Requisito 1: Cite sem qualquer alteração o trecho da listagem que vai da linha que contém "Does this photograph" até à linha que contém "which element is", incluindo ambas.

Texto fornecido:
9.10 Por outro lado, o facto de o arguido já ter sido punido em tribunal não retira nenhum mérito ao processo. Tem sido pacifica a jurisprudência e a doutrina considerarem que, se bem que duplamente censuráveis, a responsabilidade criminal não consome a responsabilidade disciplinar, por, cada uma dessas instâncias visar fins diferentes, sendo que com a responsabilidade disciplinar se visa adequar a conduta do funcionário à imagem da instituição que serve, pretendendo-se que essa imagem e o seu reflexo sejam positivos e de molde a criarem no público/cidadão a confiança nas instituições. Pelo que, se essa imagem reflecte condutas desapropriadas/desajustadas, esbate-se a confiança do público/cidadão, degradando-se a imagem das instituições com a dos seus servidores (Cfr. Par. da PGR n.ºs 163/82, de 09112, BMJ, 328-337 e Proc. 101/87, de 12/03, DR., n.° 99, II Série, de 29/04/88).
9.11 Não viola, pois, o princípio constitucional “Ne bis in idem” a dupla instância de punibilidade do arguido pela prática dos mesmos factos, pois, se por um lado, nos termos do Ac. STA de 15/10/91, BMJ 410-846, “a repressão disciplinar e a repressão criminal, mesmo que baseadas no mesmo facto, são independentes, uma vez que aquela visa a satisfação dos interesses próprios de um grupo social, enquanto esta se preocupa com a defesa de interesses essenciais da comunidade política”, por outro lado, segundo o Ac. STA de 21/04/94, Proc. 32164, “o clássico princípio do “Ne bis in idem”, transposto para o direito disciplinar, proíbe a aplicação ao mesmo funcionário ou agente de mais de uma pena disciplinar por cada infracção ou a sua punição quando já tenha sido definitivamente isento de pena pela prática da infracção”, não sendo assim violado o art.° 29.°, n.º 5, da CRP.
9.12 Em todas as suas resoluções podendo determinar-se de forma diversa, porque sabia que, fazendo-o, atentava contra a dignidade pessoal e moral e o bem-estar físico, mental e social da ofendida, e incorria por isso, além de responsabilidade criminal, em responsabilidade disciplinar, optou o arguido por maltratá-la nos termos constantes da acusação! Além disso, sabendo que com a sua conduta podia atentar contra a liberdade pessoal da ofendida/testemunha B……….., e por via disso incorrer de igual forma em responsabilidade criminal e disciplinar, encetando o comportamento nos precisos termos constantes da acusação.

Listagem extraída:
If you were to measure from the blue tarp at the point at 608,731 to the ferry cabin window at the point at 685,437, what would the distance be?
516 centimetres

---

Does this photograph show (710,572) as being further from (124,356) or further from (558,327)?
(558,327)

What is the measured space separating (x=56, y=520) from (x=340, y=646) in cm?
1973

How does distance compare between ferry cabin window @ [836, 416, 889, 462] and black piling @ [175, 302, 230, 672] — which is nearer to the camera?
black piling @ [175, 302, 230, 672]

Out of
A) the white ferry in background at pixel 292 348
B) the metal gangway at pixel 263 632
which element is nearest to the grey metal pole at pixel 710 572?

* * *

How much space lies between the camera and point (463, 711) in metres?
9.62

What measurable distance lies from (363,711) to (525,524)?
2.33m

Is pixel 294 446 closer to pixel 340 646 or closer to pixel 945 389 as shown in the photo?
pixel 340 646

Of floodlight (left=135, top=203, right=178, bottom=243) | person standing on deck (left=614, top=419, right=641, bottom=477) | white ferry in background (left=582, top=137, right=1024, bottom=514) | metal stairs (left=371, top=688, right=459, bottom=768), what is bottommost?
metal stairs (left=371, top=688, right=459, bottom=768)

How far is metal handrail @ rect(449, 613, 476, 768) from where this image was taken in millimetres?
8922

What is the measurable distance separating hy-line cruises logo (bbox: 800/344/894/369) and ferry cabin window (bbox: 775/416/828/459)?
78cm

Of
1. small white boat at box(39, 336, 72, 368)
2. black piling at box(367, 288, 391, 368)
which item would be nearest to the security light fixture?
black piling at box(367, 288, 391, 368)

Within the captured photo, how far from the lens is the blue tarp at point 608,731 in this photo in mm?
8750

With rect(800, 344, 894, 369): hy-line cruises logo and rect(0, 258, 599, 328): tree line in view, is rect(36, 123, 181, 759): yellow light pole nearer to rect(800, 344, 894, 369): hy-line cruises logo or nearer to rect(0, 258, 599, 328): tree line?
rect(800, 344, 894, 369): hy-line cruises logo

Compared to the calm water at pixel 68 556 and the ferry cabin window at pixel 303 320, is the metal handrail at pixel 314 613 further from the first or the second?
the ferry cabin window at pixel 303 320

Requisito 2: Transcreva fielmente, do texto sobre responsabilidade disciplinar, o trecho que vai de "9.10 Por outro" até "Série, de 29/04/88).".

Resposta redigida 1:
Does this photograph show (710,572) as being further from (124,356) or further from (558,327)?
(558,327)

What is the measured space separating (x=56, y=520) from (x=340, y=646) in cm?
1973

How does distance compare between ferry cabin window @ [836, 416, 889, 462] and black piling @ [175, 302, 230, 672] — which is nearer to the camera?
black piling @ [175, 302, 230, 672]

Out of
A) the white ferry in background at pixel 292 348
B) the metal gangway at pixel 263 632
which element is nearest to the grey metal pole at pixel 710 572?

Resposta redigida 2:
9.10 Por outro lado, o facto de o arguido já ter sido punido em tribunal não retira nenhum mérito ao processo. Tem sido pacifica a jurisprudência e a doutrina considerarem que, se bem que duplamente censuráveis, a responsabilidade criminal não consome a responsabilidade disciplinar, por, cada uma dessas instâncias visar fins diferentes, sendo que com a responsabilidade disciplinar se visa adequar a conduta do funcionário à imagem da instituição que serve, pretendendo-se que essa imagem e o seu reflexo sejam positivos e de molde a criarem no público/cidadão a confiança nas instituições. Pelo que, se essa imagem reflecte condutas desapropriadas/desajustadas, esbate-se a confiança do público/cidadão, degradando-se a imagem das instituições com a dos seus servidores (Cfr. Par. da PGR n.ºs 163/82, de 09112, BMJ, 328-337 e Proc. 101/87, de 12/03, DR., n.° 99, II Série, de 29/04/88).